Они обещали не сдавать ее, пока я не вернусь или не напишу им письма. Марфа Никитична все хотела еще что-то сказать мне, но, видимо, не решалась. Гали тогда я так и не увидел.
Глава третья
ПРИХОДИТЕ ЖЕ ОБЯЗАТЕЛЬНО, МЫ БУДЕМ ЖДАТЬ!
— Через час Каменск, — предупредил старичок-проводник, подойдя ко мне и вытаскивая из холщового портфеля со множеством карманчиков мой билет.
Я и так знал, что мы подъезжаем к Каменску, однако от этого знакомого, близкого сердцу названия у меня слегка защемило в груди, как бывает, когда вспомнишь о чем-то дорогом, безвозвратно утерянном.
Опять я возвращался в этот старый сибирский город, где родился почти четверть века назад и где на кладбище, под покривившимся тополем, зарастали травой могилы моих отца и матери.
Из близких здесь меня никто не ждал, никто не считал минуты до моего приезда и не торопился на вокзал, боясь опоздать к приходу поезда. Единственный оставшийся из всей моей родни дядюшка, у которого я жил до окончания школы, давно уже укатил на свой разлюбезный Таймыр, бывший для него лучшим местом на всем земном шаре.

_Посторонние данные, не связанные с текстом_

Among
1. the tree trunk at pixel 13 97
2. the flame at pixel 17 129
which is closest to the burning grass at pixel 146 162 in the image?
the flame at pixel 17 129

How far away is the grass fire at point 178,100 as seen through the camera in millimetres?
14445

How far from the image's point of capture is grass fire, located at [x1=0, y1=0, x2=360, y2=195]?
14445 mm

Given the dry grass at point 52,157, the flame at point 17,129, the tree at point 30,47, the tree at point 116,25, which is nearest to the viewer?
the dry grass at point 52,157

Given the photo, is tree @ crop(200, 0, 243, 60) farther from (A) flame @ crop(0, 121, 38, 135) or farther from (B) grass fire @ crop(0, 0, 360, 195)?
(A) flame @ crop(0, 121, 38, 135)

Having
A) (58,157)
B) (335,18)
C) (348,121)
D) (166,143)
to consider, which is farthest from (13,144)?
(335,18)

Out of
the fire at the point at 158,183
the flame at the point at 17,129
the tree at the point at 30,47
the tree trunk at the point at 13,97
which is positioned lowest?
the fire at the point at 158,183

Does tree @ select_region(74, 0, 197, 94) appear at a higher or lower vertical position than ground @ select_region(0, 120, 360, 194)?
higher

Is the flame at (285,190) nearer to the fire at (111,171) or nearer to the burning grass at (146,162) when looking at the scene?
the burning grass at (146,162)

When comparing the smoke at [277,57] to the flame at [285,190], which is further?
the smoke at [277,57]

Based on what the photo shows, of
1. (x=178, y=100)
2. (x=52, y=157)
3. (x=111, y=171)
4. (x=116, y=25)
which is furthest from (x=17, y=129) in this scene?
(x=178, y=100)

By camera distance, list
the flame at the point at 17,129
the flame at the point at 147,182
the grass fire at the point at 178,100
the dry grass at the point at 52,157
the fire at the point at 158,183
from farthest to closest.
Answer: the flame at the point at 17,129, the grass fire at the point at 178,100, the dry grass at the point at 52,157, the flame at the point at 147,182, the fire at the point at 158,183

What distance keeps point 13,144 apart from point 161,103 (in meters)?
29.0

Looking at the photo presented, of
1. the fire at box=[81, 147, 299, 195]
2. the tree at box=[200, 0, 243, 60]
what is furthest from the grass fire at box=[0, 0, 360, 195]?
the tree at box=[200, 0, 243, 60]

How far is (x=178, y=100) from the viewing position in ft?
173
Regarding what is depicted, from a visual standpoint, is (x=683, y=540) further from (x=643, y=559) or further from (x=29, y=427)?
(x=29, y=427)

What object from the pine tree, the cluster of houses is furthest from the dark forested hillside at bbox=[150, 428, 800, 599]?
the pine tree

Товарищи мои за эти годы окончили вузы, стали инженерами, докторами, летчиками и разъехались кто куда.
Когда-то в юности и я мечтал стать летчиком, чтобы воевать с фашистами, но Отечественная война окончилась прежде, чем я подрос. Потом я захотел за компанию с одним приятелем стать авиаконструктором, но и это не получилось. Жизнь часто складывается совсем не так, как ты планируешь.
Уже больше пяти лет прошло с тех пор, как я, не дотянув по конкурсу в авиационный институт одной-разъединственной единички и не успев той же осенью поступить в какой-нибудь другой вуз, был призван на военную службу.
Помню, в тот момент это меня вполне устраивало, так как я надеялся попасть обязательно в авиационную часть. Однако в авиацию меня не зачислили, да и вообще на военной службе мне пришлось пробыть не больше месяца. Судьба в генеральских погонах распорядилась таким образом, что я вдруг стал милиционером. Пожалуй, если бы кто-нибудь в свое время предрек мне, что я не только буду работать в милиции, но даже увлекусь этой работой на всю жизнь, то я послал бы такого пророка ко всем чертям.
Правда, не так-то легко пришлось мне на первых порах, да и теперь частенько бывает туговато. Но я, положа руку на сердце, торжественно заявляю, что трудно найти более увлекательную и интересную профессию. Энергичному, мужественному, сообразительному человеку, любящему решать сложные психологические задачи, здесь широкое поле для приложения своих способностей. И, кроме того, тут постоянно чувствуешь, что ты не зря существуешь, что ты необходим тем, кто нуждается в помощи, что от твоей сметки, предприимчивости и смелости подчас зависит не только благополучие и покой, но и жизнь людей.
За окном вагона бежала расцвеченная яркими осенними красками тайга. В лесу бушевал листопад. Поднимая золотую метель, ветер тучей нес сухие листья над лесом и сеял их щедрой рукой над черными просторами осиротелых осенних пашен.
Поезд, натужно пыхтя, медленно взбирался на подъем, и я мог разглядеть отдельные, трогающие душу своей прощальной красотой детали осенней картины: то подернутое ржавчиной каменистое дно мелкого ручья, все в живых, играющих на солнце пятнах; то великолепный куст краснотала с фиолетовыми листьями на тонких малиновых прутьях.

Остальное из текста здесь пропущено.